• National payrolls projected to add 425,000 after 194,000 in September.
  • Services and manufacturing employment indexes remain positive.
  • ADP employment at 571,000 was much stronger than anticipated.
  • Improving NFP will support the taper, US Treasury rates and the dollar.

With the Federal Reserve’s taper announcement out of the way, markets can return to reading the economic tea leaves for the direction of the US labor market. 

Nonfarm payrolls are forecast to rise by 425,000 in October. September’s major disappointment of 194,00 hires was the lowest monthly figure since last Decembers’ loss of 306,000. The unemployment rate should have edged down to 4.7% last month from 4.8%, both pandemic lows. Average Hourly Earnings are forecast to rise 0.4% on the month and 4.8% on the year from 0.6% and 4.6% in September. The Labor Force Participation Rate is predicted to be unchanged at 61.6%.

Nonfarm Payrolls


Nonfarm Payrolls dropped 22.32 million workers in the March and April lockdown last year. Since then the fitful labor recovery has rehired 15.7 million employees, 70%.

Forward looking indicators are generally favorable to a continuing expansion of the US labor force. The declining nationwide Covid cases may help to encourage workers to seek employment. 

Purchasing Managers' Indexes

Purchasing Managers’ Indexes (PMI) for the service and manufacturing sectors have maintained their expansionary outlook despite the difficulties in finding and securing workers. 

The Manufacturing Employment Index from the Institute for Supply Management rose to 52 in October from 50.2 a month earlier. The forecast had been for 49.6, just below the 50 division between expansion and contraction. Over the past six months the index has bounced around the dividing line dropping below in June and August and averaging 50.8 for the period. 

Manufacturing Employment Index


The Employment Index from the much larger services sector registered 51.6 in October down from 53 prior and missing the 53.3 estimate. This gauge has been more positive over the last six months, falling below 50 just once in June and averaging 52.8 for the half-year. 

Business executives polled for this survey stressed that their difficulties in the labor market were not weak consumer demand but inability to find workers.  

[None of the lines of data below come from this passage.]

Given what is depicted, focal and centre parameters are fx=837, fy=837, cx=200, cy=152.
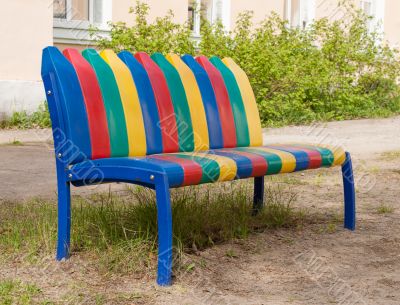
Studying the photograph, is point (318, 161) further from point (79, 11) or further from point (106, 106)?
point (79, 11)

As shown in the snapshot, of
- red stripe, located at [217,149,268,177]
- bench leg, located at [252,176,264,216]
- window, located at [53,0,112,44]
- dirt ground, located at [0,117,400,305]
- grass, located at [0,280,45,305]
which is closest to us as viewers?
grass, located at [0,280,45,305]

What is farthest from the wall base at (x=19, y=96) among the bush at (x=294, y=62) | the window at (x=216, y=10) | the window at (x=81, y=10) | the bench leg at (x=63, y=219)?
the bench leg at (x=63, y=219)

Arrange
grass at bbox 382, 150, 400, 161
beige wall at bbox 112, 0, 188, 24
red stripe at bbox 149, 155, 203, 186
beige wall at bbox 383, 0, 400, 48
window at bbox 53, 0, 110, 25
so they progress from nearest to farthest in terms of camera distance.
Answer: red stripe at bbox 149, 155, 203, 186
grass at bbox 382, 150, 400, 161
window at bbox 53, 0, 110, 25
beige wall at bbox 112, 0, 188, 24
beige wall at bbox 383, 0, 400, 48

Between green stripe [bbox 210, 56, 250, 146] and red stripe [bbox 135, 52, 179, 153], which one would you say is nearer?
red stripe [bbox 135, 52, 179, 153]

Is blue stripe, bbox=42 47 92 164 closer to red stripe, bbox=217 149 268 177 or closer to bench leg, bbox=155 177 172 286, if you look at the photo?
bench leg, bbox=155 177 172 286

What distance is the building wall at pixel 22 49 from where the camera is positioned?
964 centimetres

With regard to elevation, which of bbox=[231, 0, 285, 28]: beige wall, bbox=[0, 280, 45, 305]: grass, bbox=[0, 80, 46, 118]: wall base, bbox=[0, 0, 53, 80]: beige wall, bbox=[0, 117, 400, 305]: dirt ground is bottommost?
bbox=[0, 117, 400, 305]: dirt ground

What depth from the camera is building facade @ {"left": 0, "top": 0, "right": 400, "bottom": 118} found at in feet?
31.8

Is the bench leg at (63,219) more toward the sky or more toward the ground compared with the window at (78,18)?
more toward the ground

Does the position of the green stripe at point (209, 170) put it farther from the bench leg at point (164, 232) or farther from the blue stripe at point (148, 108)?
the blue stripe at point (148, 108)

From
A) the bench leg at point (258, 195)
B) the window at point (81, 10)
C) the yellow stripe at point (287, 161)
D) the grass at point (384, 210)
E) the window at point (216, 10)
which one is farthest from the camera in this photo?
the window at point (216, 10)

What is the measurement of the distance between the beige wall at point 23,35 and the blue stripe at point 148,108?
19.2ft

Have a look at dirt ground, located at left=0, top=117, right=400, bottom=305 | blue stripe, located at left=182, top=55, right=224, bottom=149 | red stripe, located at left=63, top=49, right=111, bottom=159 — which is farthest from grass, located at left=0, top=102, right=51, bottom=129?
red stripe, located at left=63, top=49, right=111, bottom=159

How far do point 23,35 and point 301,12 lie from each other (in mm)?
6898
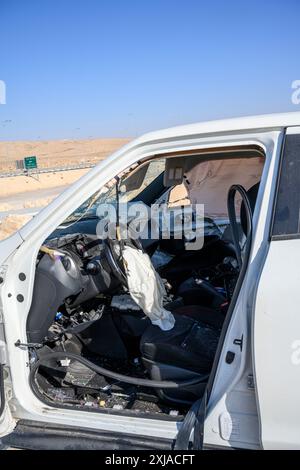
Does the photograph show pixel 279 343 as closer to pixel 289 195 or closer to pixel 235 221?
pixel 289 195

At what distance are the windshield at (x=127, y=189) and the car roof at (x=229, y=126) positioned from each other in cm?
47

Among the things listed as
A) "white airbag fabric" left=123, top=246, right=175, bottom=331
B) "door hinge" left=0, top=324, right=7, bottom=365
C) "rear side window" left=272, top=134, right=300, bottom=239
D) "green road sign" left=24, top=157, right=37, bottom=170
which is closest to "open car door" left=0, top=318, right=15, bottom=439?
"door hinge" left=0, top=324, right=7, bottom=365

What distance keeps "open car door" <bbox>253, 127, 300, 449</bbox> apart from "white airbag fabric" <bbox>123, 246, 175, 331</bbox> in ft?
2.67

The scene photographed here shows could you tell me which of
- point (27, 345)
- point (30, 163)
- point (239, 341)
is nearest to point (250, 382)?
point (239, 341)

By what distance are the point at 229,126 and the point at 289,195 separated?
439 millimetres

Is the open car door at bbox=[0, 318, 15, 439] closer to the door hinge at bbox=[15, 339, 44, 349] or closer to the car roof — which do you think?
the door hinge at bbox=[15, 339, 44, 349]

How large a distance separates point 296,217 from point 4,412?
174cm

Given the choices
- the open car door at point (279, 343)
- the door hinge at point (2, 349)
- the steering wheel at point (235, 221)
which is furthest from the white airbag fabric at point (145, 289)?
the open car door at point (279, 343)

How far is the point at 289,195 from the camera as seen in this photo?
1.82 metres

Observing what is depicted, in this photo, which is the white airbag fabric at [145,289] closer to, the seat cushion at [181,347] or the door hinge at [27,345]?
the seat cushion at [181,347]

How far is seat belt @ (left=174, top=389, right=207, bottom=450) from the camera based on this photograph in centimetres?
185

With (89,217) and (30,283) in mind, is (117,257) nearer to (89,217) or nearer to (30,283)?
(30,283)

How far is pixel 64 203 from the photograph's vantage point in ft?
7.13
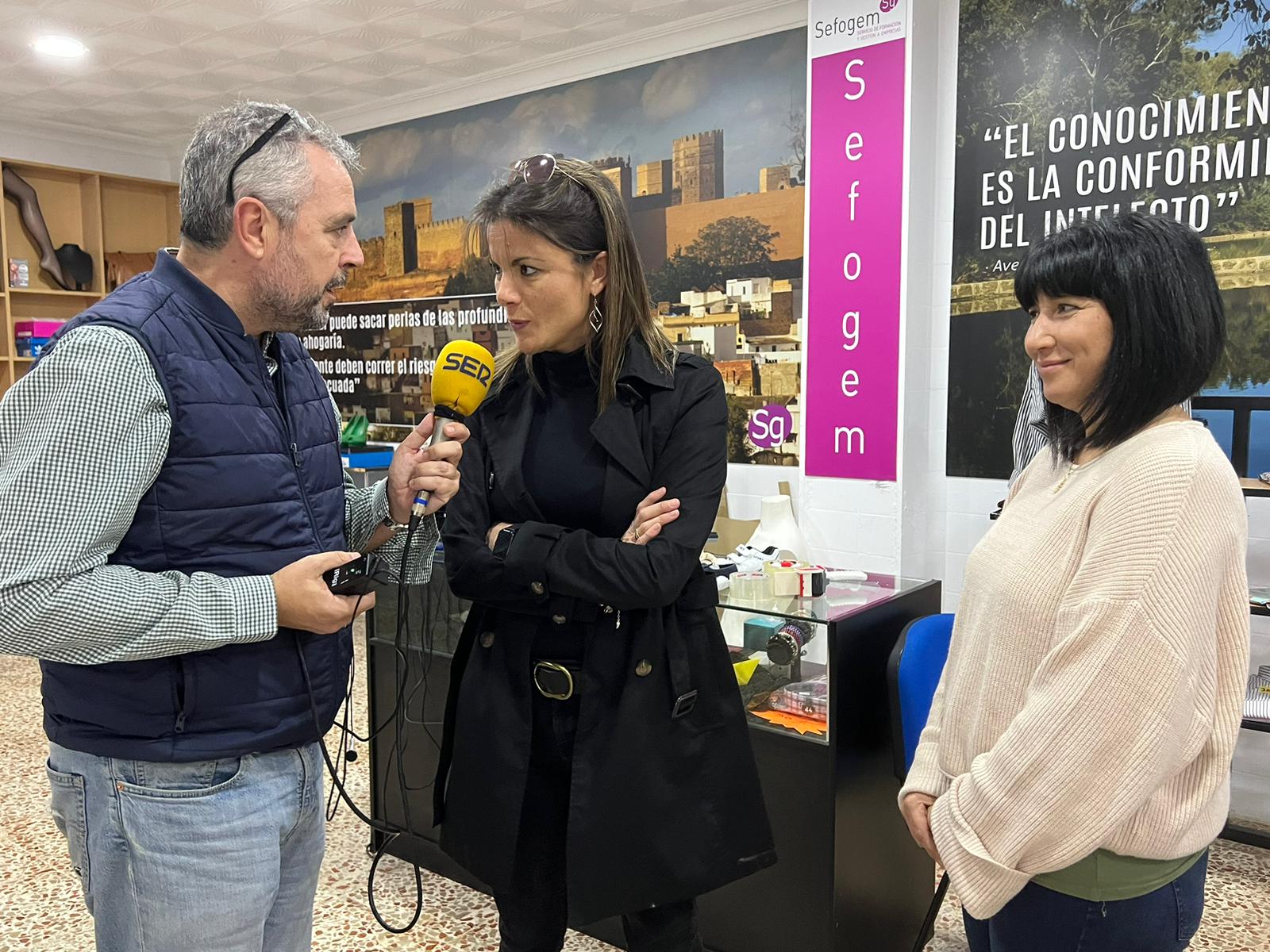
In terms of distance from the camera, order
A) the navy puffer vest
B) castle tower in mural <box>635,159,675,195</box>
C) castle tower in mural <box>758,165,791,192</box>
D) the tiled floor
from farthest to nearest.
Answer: castle tower in mural <box>635,159,675,195</box>, castle tower in mural <box>758,165,791,192</box>, the tiled floor, the navy puffer vest

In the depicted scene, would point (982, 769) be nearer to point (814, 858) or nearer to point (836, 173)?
point (814, 858)

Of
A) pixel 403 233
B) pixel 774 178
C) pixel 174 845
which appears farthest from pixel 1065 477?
pixel 403 233

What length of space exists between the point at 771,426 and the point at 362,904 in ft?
9.05

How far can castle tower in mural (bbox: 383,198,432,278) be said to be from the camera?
616 centimetres

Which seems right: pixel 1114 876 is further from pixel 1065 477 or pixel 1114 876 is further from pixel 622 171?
pixel 622 171

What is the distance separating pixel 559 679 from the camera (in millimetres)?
1573

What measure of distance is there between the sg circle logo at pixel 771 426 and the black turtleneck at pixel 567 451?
3.01m

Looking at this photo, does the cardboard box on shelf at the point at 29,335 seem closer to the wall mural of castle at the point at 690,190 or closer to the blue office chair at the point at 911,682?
the wall mural of castle at the point at 690,190

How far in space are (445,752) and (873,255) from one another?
116 inches

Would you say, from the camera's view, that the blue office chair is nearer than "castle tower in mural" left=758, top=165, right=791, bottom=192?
Yes

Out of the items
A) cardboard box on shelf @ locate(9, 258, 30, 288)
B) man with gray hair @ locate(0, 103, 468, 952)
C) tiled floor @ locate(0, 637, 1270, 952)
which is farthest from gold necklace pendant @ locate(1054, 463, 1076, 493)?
cardboard box on shelf @ locate(9, 258, 30, 288)

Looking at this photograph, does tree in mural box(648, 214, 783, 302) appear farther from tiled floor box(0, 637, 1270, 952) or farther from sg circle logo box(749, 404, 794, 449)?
tiled floor box(0, 637, 1270, 952)

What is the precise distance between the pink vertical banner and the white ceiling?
616 millimetres

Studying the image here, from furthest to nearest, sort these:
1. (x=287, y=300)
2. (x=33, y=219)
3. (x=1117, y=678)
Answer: (x=33, y=219), (x=287, y=300), (x=1117, y=678)
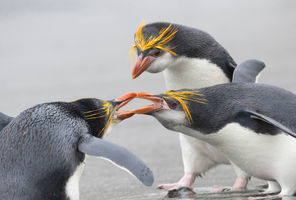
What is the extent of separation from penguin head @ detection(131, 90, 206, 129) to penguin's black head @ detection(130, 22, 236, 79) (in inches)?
29.2

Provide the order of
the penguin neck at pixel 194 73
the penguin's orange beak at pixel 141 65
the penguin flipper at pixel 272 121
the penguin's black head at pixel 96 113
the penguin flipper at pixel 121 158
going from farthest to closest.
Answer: the penguin neck at pixel 194 73, the penguin's orange beak at pixel 141 65, the penguin flipper at pixel 272 121, the penguin's black head at pixel 96 113, the penguin flipper at pixel 121 158

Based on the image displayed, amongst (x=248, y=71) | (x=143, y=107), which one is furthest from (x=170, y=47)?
(x=143, y=107)

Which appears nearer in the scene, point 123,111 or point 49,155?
point 49,155

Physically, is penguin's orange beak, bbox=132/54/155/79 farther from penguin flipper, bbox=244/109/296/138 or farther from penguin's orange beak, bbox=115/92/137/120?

The Employment Change Report from Automatic Data Processing, the largest private payroll company in the US, listed 571,000 new hires in October, nearly half again as many as the 400,000 forecast. The 609,000 average for the last six months is the best of the recovery excepting the initial burst of rehiring in May and June last year.

Although the ADP data has been a poor predictor for individual NFP results over the past six months, the steady positive trend is an indication that the overall job market has not seriously deteriorated. 




The Job Openings and Labor Turnover Survey (JOLTS) from the Bureau of Labor Statistics lists the number of jobs available in the US. For five straight months, from March to July the survey set a new record. In July the 11.098 million total was 47% higher than the top score from before the pandemic of 7.574 million in January 2019.  

The weak payrolls reports in August and September were not caused by lack of opportunity. Though the September JOLTS report will not be issued until November 12, it will show the same massive overhang of unfilled positions.  



Initial Jobless Claims 

Initial Jobless claims have been declining almost continually since February. The four-week moving average has fallen from 836,750 in the first week of February to 284,750 in the final report for October. In comparison, the second week of March 2020, the last before the pandemic explosion, the average was 232,500.

Claims over the past month are running at levels that in the recent past would have been considered indicative of full employment. Employers are doing all they can to retain workers. 

Initial Jobless Claims, 4-week moving average



The problems in the US labor market are manifestly not from employers. There are millions of unfilled positions, companies are desperate for workers. Initial claims, Employment PMIs, job openings and ADP all indicate a healthy outlook for hiring. 

Individuals are choosing not to return to the workplace. Lingering pandemic diffidence, onerous vaccine mandates, extended unemployment benefits, lack of child care and the economic dislocations inflicted by the lockdowns have led to an unprecedented disparity between employment and work. 

One likely cause which has not received much attention is the geographic distribution of work and employment. The highest unemployment rates are in the states which enforced the strictest lockdown. These closures destroyed many small businesses. Those jobs have not returned and will not until new businesses are created.

From a market perspective, strong payrolls are a guarantor for the Fed’s taper program which over time will lead to higher US interest rates and, until other central banks catch up, a higher dollar. 

In an odd way the rampant consumer inflation inflation that was the barely stated motive behind the Fed’s bond taper may provide the incentive for many workers to return to their jobs.  

When gasoline is almost 50% higher in a year and food costs are rising monthly, a steady job is likely to be seen as far more dependable than government largesse.